Der Hersteller legte gegen das Urteil Berufung ein. Er beantragte, das Urteil des Landgerichts vom 8.6.2018 (Az. 3-10 O 67/17) abzuändern und die Klage abzuweisen.
OLG Frankfurt am Main: Werbeaussagen suggerieren die Vermeidbarkeit eines Alkoholkaters
Die Richter des Oberlandesgerichts (OLG) Frankfurt am Main bestätigten die Entscheidung des Landgerichts. Sie verwiesen auf die Lebensmittelinformationsverordnung (LMIV). Demnach dürfen Lebensmitteln keine Eigenschaften zur Vorbeugung, Behandlung oder Heilung einer menschlichen Krankheit zugeschrieben werden. Bei einem „Kater“ bzw. „Hangover“ handle es sich aber um eine Krankheit. Dafür spreche schon, dass es einen medizinischen Fachbegriff dafür gebe (Veisalgia). Es sei auch nicht maßgeblich, dass in der Regel keine ärztliche Behandlung nötig sei.

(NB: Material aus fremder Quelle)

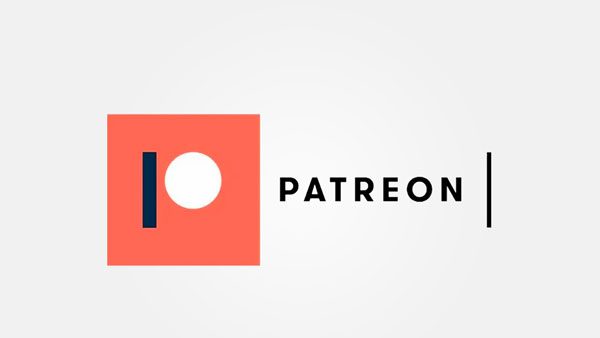 image2-2 onlyfans alternative - patreon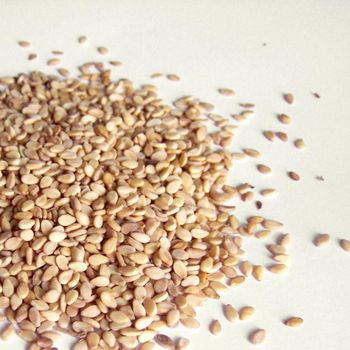 Organic Style Natural Sesame Seed High Oil Yield Sesame Seed For International Food Ingredient Manufacturing Bulk Supply from THE GREEN INTERNATIONAL LIMITED Organic Style Natural Sesame Seed High Oil Yield Sesame Seed For International Food Ingredient Manufacturing Bulk Supply - THE GREEN INTERNATIONAL LIMITED - Tanzania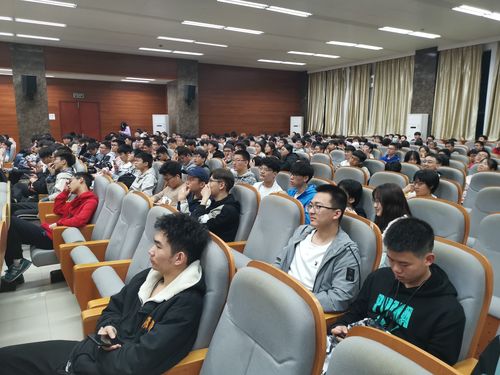 佛羅里達理工學院qs_佛羅里達理工大學世界排名_佛羅里達理工大學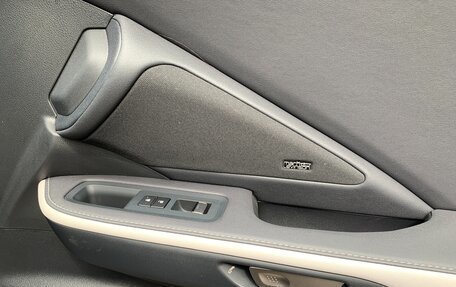 Lexus TX, 2025 год, 12 490 000 рублей, 16 фотография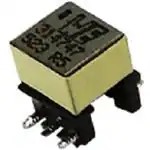 750314743 (Силовые трансформаторы)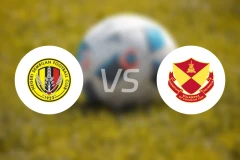 森美兰vs雪州比分预测【2026/02/08】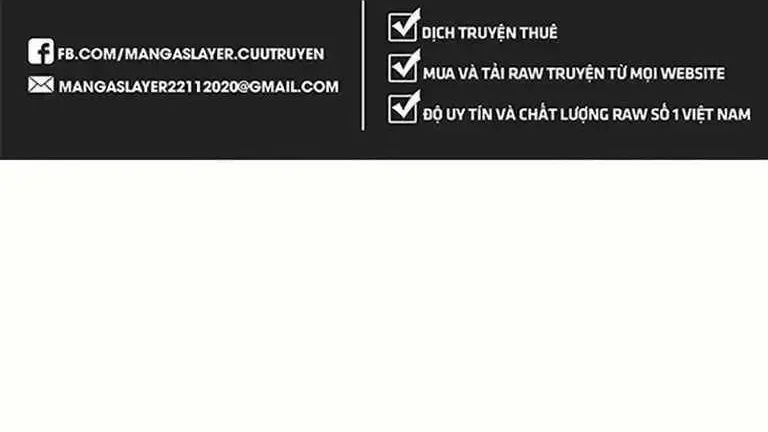 Free Draw Tập 129.8 trang 2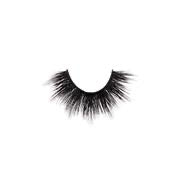 Load image into Gallery viewer, OVER COMMITTED 3D SILK LASHES (10pcs Bulk $3.50each)
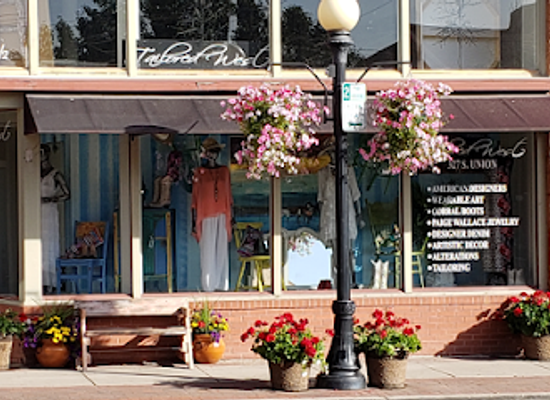 colorado/pueblo/shop/bojax-boutique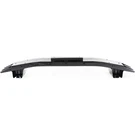 Bumper Reinforcement Steel Rear 2007-2013 Suzuki SX4. Fixed Price $143.20.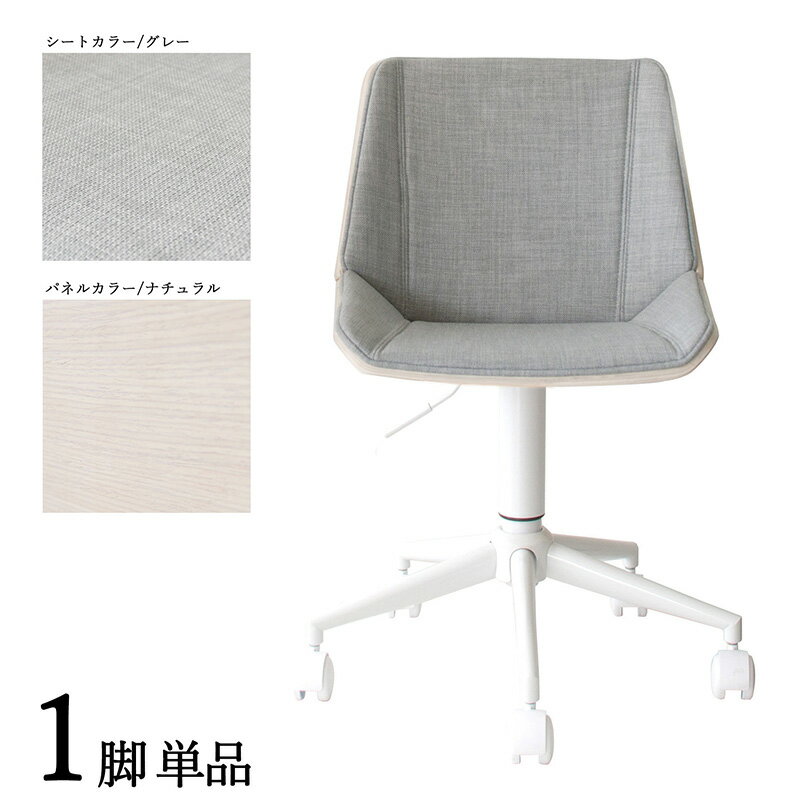 ̾| CD-WC  ե 1ñʥ顼| 졼ߥʥ뿧ࡡ|  ع ӥ|...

Die Werbeaussagen des Herstellers suggerierten den größtenteils jungen Verbrauchern, dass die beworbenen Produkte zur Behandlung der Symptome eines „Alkoholkaters“ geeignet seien bzw. diesem vorbeugen könnten. Eine derartige Werbung sei unzulässig (12.09.2019, Az. 6 U 114/18).
Die Voraussetzungen für eine Zulassung der Revision gemäß § 543 Abs. 2 ZPO seien nicht erfüllt.